◆ **Supplied passage**:
────────────────────────────────────────

UCHRI was pleased to host the "Speculative Globalities" residential research group during Spring 2009 (March 16, 2009 - June 12, 2009), convened by Bishnupriya Ghosh, English, UC Santa Barbara and Bhaskar Sarkar, Film and Media, UC Santa Barbara.

RRG spring 2009
Front row from left to right:
Cesare Casarino, Bishnupriya Ghosh, Rita Raley, Bhaskar Sarkar
Back row from left to right:
Colin Milburn, Geeta Patel, Aimee Bahng, Sudipta Sen
Photo by Jennifer Wilkens

Participants:
Aimee Bahng, English, Dartmouth College
Cesare Casarino, Cultural Studies and Comparative Literature, University of Minnesota
Bishnupriya Ghosh, English, UC Santa Barbara, Convener
Colin Milburn, English, UC Davis
Geeta Patel, Middle East and South Asian Studies and Women and Gender Studies,
University of Virginia
Rita Raley, English, UC Santa Barbara
Bhaskar Sarkar, Film and Media, UC Santa Barbara, Co-Organizer
Sudipta Sen, History, UC Davis 


Group Proposal

Project Overview
Beginning with the premise that uncertainty is the only certitude of being in contemporary globalities, we propose to develop its logic more fully. A statistical logic having to do with unknown or unstable states, lack of information, and the tasks of apprehension and prediction, uncertainty refers to a situation where the number and nature of all possible states are unknown. Hence it can be a particularly useful critical logic for what remains invisible, unknown, and unthought in our present confrontations with global phenomena.

────────────────────────────────────────

◆ **What is required**: Pick up the Speculative Globalities page after its last sentence and write the next few sentences of its project overview.

◆ **Dataset**:
────────────────────────────────────────

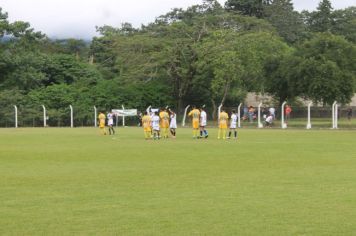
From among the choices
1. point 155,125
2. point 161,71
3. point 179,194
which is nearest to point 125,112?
point 161,71

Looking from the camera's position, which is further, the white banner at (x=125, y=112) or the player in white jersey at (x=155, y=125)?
the white banner at (x=125, y=112)

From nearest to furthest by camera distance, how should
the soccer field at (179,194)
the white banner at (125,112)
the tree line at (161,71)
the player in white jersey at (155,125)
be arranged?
1. the soccer field at (179,194)
2. the player in white jersey at (155,125)
3. the tree line at (161,71)
4. the white banner at (125,112)

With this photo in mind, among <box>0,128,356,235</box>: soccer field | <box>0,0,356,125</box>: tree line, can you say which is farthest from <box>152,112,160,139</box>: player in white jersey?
<box>0,0,356,125</box>: tree line

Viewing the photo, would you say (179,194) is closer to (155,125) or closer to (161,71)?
(155,125)

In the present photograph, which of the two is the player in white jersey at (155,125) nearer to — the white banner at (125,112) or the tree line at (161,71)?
the tree line at (161,71)

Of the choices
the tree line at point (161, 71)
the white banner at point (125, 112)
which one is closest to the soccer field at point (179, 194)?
the tree line at point (161, 71)

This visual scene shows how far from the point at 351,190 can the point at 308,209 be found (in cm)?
244

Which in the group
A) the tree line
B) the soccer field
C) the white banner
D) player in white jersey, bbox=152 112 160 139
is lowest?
the soccer field

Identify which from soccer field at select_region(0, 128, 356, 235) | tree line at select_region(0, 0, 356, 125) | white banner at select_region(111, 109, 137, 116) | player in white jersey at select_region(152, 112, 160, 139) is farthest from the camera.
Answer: white banner at select_region(111, 109, 137, 116)

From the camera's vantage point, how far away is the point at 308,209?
33.9 ft

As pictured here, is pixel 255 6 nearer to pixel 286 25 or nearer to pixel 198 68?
pixel 286 25

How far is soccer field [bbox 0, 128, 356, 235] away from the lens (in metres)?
9.14

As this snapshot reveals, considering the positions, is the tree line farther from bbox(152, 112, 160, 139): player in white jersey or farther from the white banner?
bbox(152, 112, 160, 139): player in white jersey

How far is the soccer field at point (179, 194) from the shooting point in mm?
9141
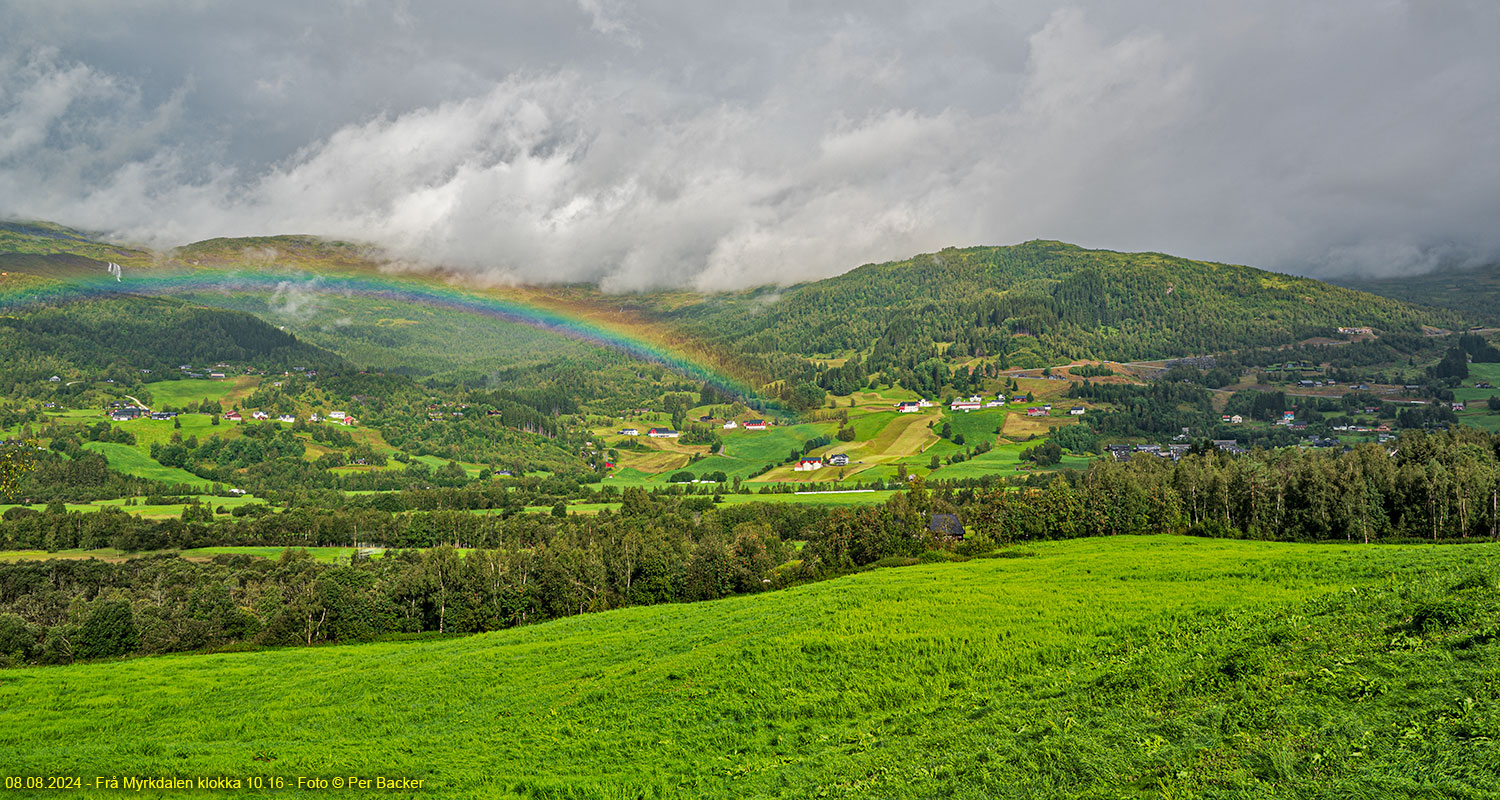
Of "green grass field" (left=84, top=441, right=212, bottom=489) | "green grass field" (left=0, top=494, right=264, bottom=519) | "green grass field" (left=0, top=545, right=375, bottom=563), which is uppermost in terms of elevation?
"green grass field" (left=84, top=441, right=212, bottom=489)

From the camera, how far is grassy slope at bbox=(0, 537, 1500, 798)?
1481cm

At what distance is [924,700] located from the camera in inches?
966

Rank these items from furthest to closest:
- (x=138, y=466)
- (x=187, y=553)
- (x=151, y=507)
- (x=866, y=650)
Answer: (x=138, y=466) < (x=151, y=507) < (x=187, y=553) < (x=866, y=650)

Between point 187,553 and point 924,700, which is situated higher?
point 924,700

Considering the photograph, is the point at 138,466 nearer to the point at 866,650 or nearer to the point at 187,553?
the point at 187,553

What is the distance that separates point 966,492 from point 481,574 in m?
79.5

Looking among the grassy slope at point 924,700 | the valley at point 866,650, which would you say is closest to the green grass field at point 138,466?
the valley at point 866,650

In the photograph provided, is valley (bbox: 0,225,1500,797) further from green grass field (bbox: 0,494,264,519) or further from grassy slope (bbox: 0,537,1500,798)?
green grass field (bbox: 0,494,264,519)

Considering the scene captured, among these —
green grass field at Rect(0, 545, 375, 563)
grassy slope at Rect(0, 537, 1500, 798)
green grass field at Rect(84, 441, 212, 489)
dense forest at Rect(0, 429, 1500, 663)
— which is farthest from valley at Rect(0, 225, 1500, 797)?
green grass field at Rect(84, 441, 212, 489)

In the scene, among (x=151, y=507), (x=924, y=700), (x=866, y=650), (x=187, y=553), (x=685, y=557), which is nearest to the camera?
(x=924, y=700)

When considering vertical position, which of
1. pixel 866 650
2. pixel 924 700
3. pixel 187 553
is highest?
pixel 924 700

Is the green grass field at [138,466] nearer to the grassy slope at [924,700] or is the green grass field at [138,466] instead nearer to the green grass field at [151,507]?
the green grass field at [151,507]

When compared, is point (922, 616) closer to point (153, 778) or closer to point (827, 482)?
point (153, 778)

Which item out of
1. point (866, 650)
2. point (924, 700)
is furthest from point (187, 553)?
point (924, 700)
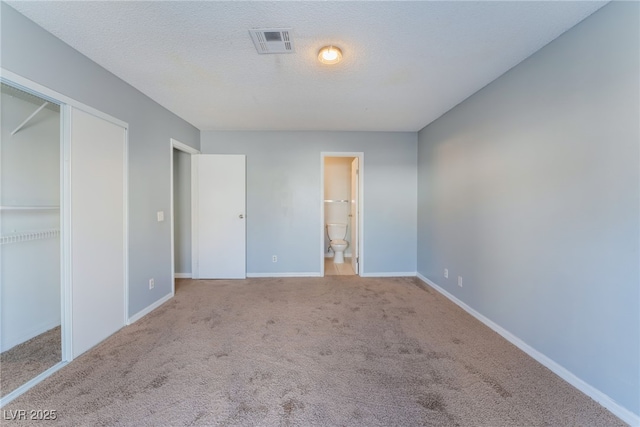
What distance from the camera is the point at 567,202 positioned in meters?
1.59

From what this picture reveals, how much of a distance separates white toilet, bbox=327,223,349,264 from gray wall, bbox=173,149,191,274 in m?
2.60

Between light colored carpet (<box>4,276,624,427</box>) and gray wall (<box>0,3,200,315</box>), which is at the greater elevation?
gray wall (<box>0,3,200,315</box>)

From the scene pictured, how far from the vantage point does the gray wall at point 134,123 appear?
149cm

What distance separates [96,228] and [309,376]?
211 cm

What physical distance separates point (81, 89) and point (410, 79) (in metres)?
2.78

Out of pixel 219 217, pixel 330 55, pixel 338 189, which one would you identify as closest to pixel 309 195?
pixel 219 217

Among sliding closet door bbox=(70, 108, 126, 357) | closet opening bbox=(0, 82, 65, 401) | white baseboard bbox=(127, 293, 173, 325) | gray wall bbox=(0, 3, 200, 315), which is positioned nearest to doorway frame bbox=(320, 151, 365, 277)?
gray wall bbox=(0, 3, 200, 315)

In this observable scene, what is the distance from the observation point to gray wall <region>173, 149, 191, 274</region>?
371 cm

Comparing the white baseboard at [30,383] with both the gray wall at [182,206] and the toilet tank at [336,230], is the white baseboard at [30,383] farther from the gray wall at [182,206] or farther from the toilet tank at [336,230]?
the toilet tank at [336,230]

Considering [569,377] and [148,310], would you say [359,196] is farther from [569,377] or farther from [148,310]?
[148,310]

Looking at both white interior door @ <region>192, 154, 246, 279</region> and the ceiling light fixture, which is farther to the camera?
white interior door @ <region>192, 154, 246, 279</region>

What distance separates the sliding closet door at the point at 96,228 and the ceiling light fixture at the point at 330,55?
196 centimetres

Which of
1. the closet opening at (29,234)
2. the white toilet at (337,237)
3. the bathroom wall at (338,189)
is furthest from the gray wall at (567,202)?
the closet opening at (29,234)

────────────────────────────────────────

◆ **Exercise output**:
New global phenomena (e.g. yoga, bird flu, cellular robotics) in constant flux direct a rethinking of existing categories, established genealogies, fixed epistemological pathways, and available vocabularies. To follow the entangled circuitry of present global forms requires a radical openness to intervention from other epistemologies and, ideally, collaborative interdisciplinary investigation. We could think of such radical openness as a critical habit—informed by uncertainty—as reasoned but imaginative speculation.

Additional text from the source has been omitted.